* _Source document_
- - - - -

Skip to main content
Sentence splitting controls how the continuous token stream from the ASR model is segmented into readable sentences. Parakeet MLX provides multiple strategies to split transcriptions based on punctuation, word count, silence gaps, and duration.

Default Behavior

By default, sentences are split only at punctuation marks:
from parakeet_mlx import from_pretrained

model = from_pretrained("mlx-community/parakeet-tdt-0.6b-v3")
result = model.transcribe("audio.wav")

for sentence in result.sentences:
    print(f"[{sentence.start:.2f}s - {sentence.end:.2f}s] {sentence.text}")

# Output:
# [0.00s - 3.45s] Hello, how are you today?
# [3.45s - 8.92s] I'm doing well, thank you for asking.

Splitting Strategies

Punctuation-Based (Default)

Sentences are split at:
  • Period followed by space: .
  • Question mark: ?
  • Exclamation mark: !
  • CJK punctuation: , ,
Implementation (from alignment.py:67-78):
is_punctuation = (
    "!" in token.text
    or "?" in token.text
    or "。" in token.text
    or "?" in token.text
    or "!" in token.text
    or (
        "." in token.text
        and (idx == len(tokens) - 1 or " " in tokens[idx + 1].text)
    )
)

- - - - -

* _What to do_
• A. Translate the following sentence from the sentence-splitting documentation into French: "Sentence splitting controls how the continuous token stream from the ASR model is segmented into readable sentences."
• B. Extend the Parakeet MLX sentence-splitting documentation, picking up immediately after its final line.

* _Material shown_

- - - - -

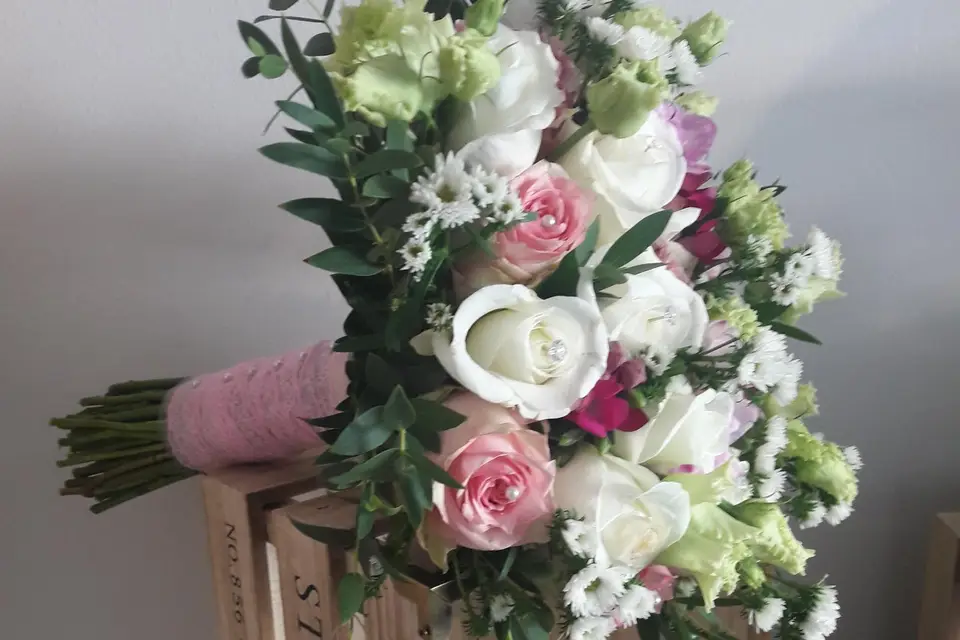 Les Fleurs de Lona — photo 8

- - - - -

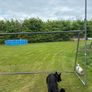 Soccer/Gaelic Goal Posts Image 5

- - - - -

* _Results of the tasks_
• A. Le découpage en phrases détermine la manière dont le flux continu de jetons issu du modèle ASR est segmenté en phrases lisibles.

• B.
Word Limit

Split sentences after a maximum number of words. Useful for subtitles and captions.
from parakeet_mlx import from_pretrained, DecodingConfig, SentenceConfig

model = from_pretrained("mlx-community/parakeet-tdt-0.6b-v3")

config = DecodingConfig(
    sentence=SentenceConfig(
        max_words=15  # Split after 15 words
    )
)

result = model.transcribe("audio.wav", decoding_config=config)
For subtitles, use max_words=10-15 to ensure lines fit on screen. For transcripts, larger values (20-30) create more natural sentence breaks.
Implementation (from alignment.py:79-87):
is_word_limit = (
    (config.max_words is not None)
    and (idx != len(tokens) - 1)
    and (
        len([x for x in current_tokens if " " in x.text])
        + (1 if " " in tokens[idx + 1].text else 0)
        > config.max_words
    )
)

Silence Gap

Split sentences when silence between tokens exceeds a threshold. Detects natural pauses.
from parakeet_mlx import from_pretrained, DecodingConfig, SentenceConfig

model = from_pretrained("mlx-community/parakeet-tdt-0.6b-v3")

config = DecodingConfig(
    sentence=SentenceConfig(
        silence_gap=2.0  # Split after 2 seconds of silence
    )
)

result = model.transcribe("audio.wav", decoding_config=config)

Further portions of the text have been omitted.